AIM OF THE TASK
Copy the rows word for word, starting at the line that contains "How far is the" and ending at the last line of the rows.

--- begin SUPPLIED ENTRIES ---

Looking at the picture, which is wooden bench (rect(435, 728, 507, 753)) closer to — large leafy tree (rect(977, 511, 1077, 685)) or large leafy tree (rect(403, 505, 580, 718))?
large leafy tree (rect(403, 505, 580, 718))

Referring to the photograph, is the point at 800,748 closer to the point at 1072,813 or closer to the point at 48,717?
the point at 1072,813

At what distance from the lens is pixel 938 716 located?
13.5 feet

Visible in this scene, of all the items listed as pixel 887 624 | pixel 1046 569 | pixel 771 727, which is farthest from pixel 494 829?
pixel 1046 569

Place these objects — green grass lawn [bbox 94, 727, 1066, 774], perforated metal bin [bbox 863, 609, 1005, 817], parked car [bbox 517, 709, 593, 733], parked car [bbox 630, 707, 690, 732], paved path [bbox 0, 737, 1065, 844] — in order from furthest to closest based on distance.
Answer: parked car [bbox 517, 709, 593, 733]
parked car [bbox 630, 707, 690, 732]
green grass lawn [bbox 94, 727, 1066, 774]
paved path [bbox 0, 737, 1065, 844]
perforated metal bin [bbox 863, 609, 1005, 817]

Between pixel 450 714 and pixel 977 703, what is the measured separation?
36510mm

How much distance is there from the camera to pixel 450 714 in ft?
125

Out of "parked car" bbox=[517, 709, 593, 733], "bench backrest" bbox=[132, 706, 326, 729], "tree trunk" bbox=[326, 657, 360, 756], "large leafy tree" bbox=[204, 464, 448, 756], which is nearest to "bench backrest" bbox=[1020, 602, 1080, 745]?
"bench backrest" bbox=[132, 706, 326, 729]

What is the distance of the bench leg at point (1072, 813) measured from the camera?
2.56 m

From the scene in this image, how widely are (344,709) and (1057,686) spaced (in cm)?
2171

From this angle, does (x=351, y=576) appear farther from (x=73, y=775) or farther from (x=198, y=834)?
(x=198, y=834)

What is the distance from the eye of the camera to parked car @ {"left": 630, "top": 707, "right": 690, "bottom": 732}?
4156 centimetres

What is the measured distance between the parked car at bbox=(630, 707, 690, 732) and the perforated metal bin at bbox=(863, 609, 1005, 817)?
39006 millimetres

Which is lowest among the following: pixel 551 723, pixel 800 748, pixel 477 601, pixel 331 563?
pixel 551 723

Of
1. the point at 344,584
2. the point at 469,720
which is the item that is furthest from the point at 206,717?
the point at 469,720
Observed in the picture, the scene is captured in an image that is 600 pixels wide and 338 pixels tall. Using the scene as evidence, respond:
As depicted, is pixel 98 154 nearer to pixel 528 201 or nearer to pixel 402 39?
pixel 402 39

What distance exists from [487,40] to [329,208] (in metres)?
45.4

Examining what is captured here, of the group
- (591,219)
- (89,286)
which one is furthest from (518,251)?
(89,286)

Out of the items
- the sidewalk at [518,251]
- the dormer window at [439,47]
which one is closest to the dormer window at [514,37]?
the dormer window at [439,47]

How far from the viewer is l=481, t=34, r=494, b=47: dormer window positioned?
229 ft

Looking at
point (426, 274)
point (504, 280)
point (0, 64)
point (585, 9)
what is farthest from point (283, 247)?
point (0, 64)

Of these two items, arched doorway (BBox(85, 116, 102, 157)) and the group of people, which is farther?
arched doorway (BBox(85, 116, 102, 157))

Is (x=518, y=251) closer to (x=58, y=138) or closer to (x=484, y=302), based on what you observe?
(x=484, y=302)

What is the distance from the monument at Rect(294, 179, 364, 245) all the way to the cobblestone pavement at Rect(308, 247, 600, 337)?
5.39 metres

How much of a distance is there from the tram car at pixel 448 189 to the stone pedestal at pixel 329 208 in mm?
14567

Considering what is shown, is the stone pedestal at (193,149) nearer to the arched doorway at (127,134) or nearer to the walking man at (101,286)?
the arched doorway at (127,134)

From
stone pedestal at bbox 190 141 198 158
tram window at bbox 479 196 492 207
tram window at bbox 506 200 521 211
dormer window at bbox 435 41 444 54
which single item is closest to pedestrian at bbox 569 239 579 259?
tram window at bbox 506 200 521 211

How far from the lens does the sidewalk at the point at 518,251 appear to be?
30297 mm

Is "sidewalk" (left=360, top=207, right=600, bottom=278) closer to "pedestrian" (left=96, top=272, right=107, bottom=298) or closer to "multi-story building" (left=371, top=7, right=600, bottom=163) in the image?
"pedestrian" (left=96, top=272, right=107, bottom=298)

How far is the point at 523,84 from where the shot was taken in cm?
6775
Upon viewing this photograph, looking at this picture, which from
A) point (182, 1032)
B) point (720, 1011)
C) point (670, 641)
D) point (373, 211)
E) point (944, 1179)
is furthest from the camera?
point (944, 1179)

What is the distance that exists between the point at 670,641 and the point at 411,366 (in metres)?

--- end SUPPLIED ENTRIES ---

WRITTEN RESPONSE
How far is the point at 523,84 from where the shot was taken in cm?
6775
Upon viewing this photograph, looking at this picture, which from
A) point (182, 1032)
B) point (720, 1011)
C) point (670, 641)
D) point (373, 211)
E) point (944, 1179)
is furthest from the camera?
point (944, 1179)

What is the distance that exists between the point at 670,641 and the point at 411,366 (in metres)?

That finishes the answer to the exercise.